**Data section**
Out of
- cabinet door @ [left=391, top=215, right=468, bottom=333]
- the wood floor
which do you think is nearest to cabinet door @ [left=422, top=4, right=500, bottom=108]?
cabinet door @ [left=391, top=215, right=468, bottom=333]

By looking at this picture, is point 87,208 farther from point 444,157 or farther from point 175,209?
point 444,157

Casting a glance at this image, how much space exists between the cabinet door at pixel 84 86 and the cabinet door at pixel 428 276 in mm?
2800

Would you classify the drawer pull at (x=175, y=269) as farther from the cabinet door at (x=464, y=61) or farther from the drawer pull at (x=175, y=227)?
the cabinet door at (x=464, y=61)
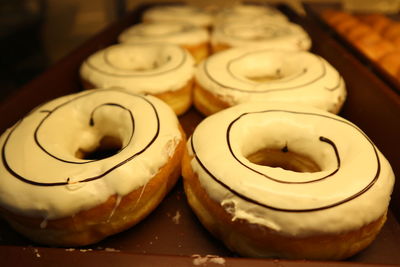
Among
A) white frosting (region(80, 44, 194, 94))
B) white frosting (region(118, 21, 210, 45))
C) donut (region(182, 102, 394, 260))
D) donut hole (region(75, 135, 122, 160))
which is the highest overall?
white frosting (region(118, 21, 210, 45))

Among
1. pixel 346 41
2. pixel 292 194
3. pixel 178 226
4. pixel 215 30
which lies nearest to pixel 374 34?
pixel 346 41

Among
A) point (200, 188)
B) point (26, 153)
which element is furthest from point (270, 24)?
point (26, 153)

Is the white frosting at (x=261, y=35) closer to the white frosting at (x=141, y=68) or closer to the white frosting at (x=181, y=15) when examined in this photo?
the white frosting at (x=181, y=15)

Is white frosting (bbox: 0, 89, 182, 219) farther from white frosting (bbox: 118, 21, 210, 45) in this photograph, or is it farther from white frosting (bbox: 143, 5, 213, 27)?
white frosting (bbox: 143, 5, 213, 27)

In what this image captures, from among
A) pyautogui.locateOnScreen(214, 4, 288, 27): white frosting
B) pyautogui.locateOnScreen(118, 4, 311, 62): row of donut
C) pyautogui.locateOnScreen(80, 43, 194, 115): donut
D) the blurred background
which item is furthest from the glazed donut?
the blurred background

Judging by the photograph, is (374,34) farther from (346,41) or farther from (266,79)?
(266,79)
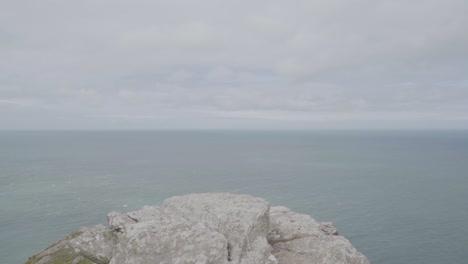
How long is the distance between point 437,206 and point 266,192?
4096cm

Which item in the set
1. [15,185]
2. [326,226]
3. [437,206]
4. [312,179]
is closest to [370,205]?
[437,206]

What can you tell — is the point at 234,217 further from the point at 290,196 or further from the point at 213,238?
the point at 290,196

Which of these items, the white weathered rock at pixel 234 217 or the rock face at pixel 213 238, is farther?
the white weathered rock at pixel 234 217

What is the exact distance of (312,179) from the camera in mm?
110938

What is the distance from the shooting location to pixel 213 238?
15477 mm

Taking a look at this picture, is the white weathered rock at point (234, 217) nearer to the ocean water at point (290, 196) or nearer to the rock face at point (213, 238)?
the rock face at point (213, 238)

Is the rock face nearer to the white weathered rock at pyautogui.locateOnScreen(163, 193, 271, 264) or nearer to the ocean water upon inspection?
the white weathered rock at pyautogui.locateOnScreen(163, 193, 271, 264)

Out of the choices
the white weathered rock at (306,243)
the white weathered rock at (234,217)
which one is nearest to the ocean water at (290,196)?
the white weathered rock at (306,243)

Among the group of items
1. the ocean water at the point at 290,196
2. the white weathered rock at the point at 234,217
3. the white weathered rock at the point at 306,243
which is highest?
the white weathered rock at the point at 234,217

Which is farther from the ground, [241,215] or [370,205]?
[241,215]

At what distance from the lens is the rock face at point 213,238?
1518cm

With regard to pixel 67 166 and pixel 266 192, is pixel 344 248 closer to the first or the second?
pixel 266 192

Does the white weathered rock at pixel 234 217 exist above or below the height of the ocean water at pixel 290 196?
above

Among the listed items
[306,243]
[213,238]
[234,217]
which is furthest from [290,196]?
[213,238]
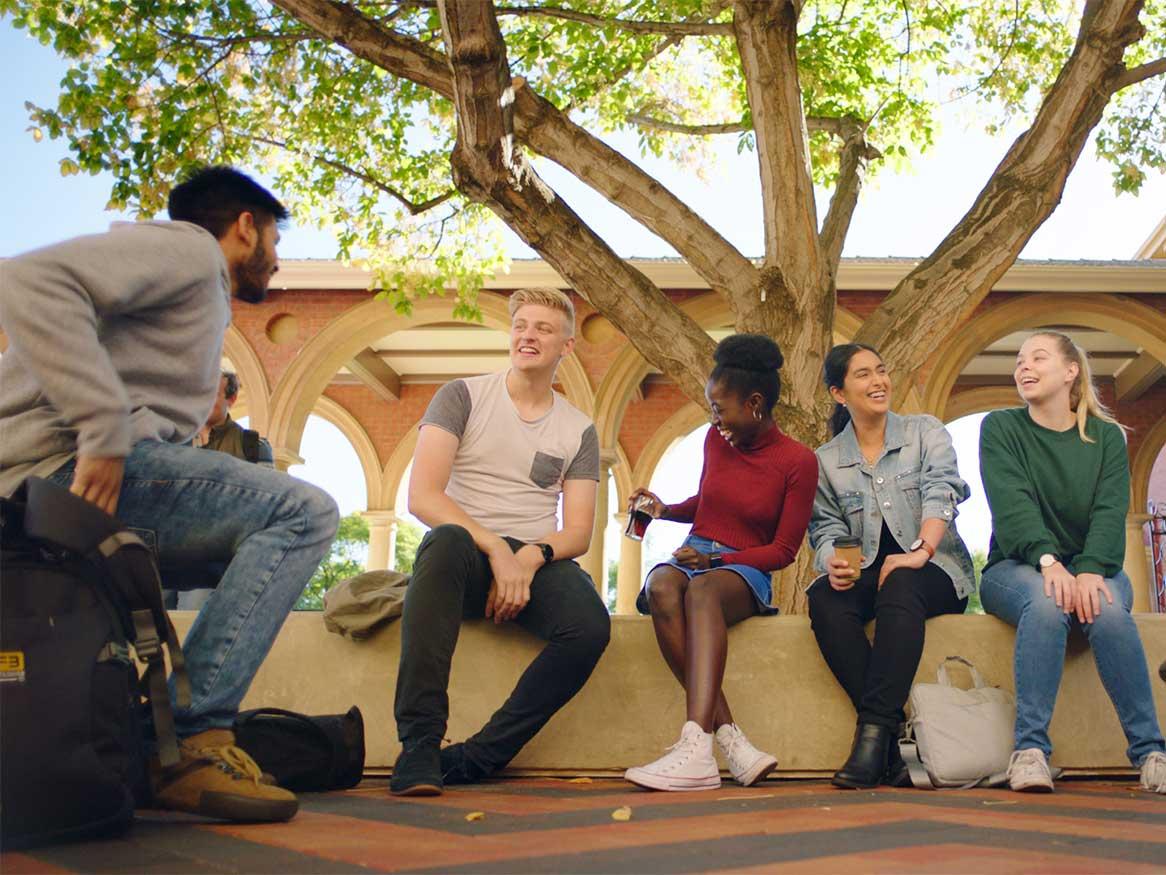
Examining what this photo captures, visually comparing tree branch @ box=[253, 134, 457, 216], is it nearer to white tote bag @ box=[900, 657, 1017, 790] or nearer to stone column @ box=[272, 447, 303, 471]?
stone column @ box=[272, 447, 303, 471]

**Problem details**
Copy every one of the records above word for word, leaving out the pictures.

**Exercise response**
Out of
- cabinet door @ [left=391, top=215, right=468, bottom=333]
- the wood floor
which do you think is nearest to cabinet door @ [left=422, top=4, right=500, bottom=108]?
cabinet door @ [left=391, top=215, right=468, bottom=333]

By looking at this picture, is point 87,208 farther from point 444,157 or farther from point 175,209?
point 444,157

Casting a glance at this image, how much space exists between the cabinet door at pixel 84 86 and the cabinet door at pixel 428 276 in mm?
2800

Would you classify the drawer pull at (x=175, y=269) as farther from the cabinet door at (x=464, y=61) or farther from the drawer pull at (x=175, y=227)?
the cabinet door at (x=464, y=61)
Among
A) white frosting (region(80, 44, 194, 94))
B) white frosting (region(118, 21, 210, 45))
C) donut (region(182, 102, 394, 260))
D) donut hole (region(75, 135, 122, 160))
which is the highest overall?
white frosting (region(118, 21, 210, 45))

Among
1. pixel 346 41
2. pixel 292 194
3. pixel 178 226
4. pixel 215 30
which lies nearest to pixel 374 34?
pixel 346 41

Among
A) point (200, 188)
B) point (26, 153)
which element is furthest from point (270, 24)?
point (26, 153)

Is the white frosting at (x=261, y=35) closer to the white frosting at (x=141, y=68) or closer to the white frosting at (x=181, y=15) when examined in this photo?
the white frosting at (x=181, y=15)

Is white frosting (bbox: 0, 89, 182, 219) farther from white frosting (bbox: 118, 21, 210, 45) in this photograph, or is it farther from white frosting (bbox: 143, 5, 213, 27)?
white frosting (bbox: 143, 5, 213, 27)

In what this image captures, from among
A) pyautogui.locateOnScreen(214, 4, 288, 27): white frosting
B) pyautogui.locateOnScreen(118, 4, 311, 62): row of donut
C) pyautogui.locateOnScreen(80, 43, 194, 115): donut
D) the blurred background
which item is furthest from the glazed donut?
the blurred background

Judging by the photograph, is (374,34) farther from (346,41) or farther from (266,79)?
(266,79)
How long is the distance between point 437,206 and point 266,192?
4096cm

Which item in the set
1. [15,185]
2. [326,226]
3. [437,206]
4. [312,179]
is closest to [370,205]?
[437,206]

What can you tell — is the point at 234,217 further from the point at 290,196 or further from the point at 213,238?
the point at 290,196

Which of these items, the white weathered rock at pixel 234 217 or the rock face at pixel 213 238, is farther?
the white weathered rock at pixel 234 217

What is the exact distance of (312,179) from the camera in mm?
110938

What is the distance from the shooting location to pixel 213 238?
15477 mm

Taking a look at this picture, is the white weathered rock at point (234, 217) nearer to the ocean water at point (290, 196) or nearer to the rock face at point (213, 238)?
the rock face at point (213, 238)

Is the rock face nearer to the white weathered rock at pyautogui.locateOnScreen(163, 193, 271, 264) or nearer to the ocean water upon inspection?
the white weathered rock at pyautogui.locateOnScreen(163, 193, 271, 264)

Out of the choices
the white weathered rock at (306,243)
the white weathered rock at (234,217)
which one is nearest to the ocean water at (290,196)?
the white weathered rock at (306,243)

Among the group of items
1. the ocean water at the point at 290,196
2. the white weathered rock at the point at 234,217
3. the white weathered rock at the point at 306,243
which is highest?
the white weathered rock at the point at 234,217

Which is farther from the ground, [241,215] or [370,205]?
[241,215]

At what distance from the lens is the rock face at point 213,238?
1518cm

With regard to pixel 67 166 and pixel 266 192, is pixel 344 248 closer to the first or the second?
pixel 266 192

Does the white weathered rock at pixel 234 217 exist above or below the height of the ocean water at pixel 290 196?
above

Among the listed items
[306,243]
[213,238]
[234,217]
which is furthest from [290,196]?
[213,238]
Examining what this photo captures, visually comparing tree branch @ box=[253, 134, 457, 216], is it nearer to white tote bag @ box=[900, 657, 1017, 790] or nearer to stone column @ box=[272, 447, 303, 471]?
stone column @ box=[272, 447, 303, 471]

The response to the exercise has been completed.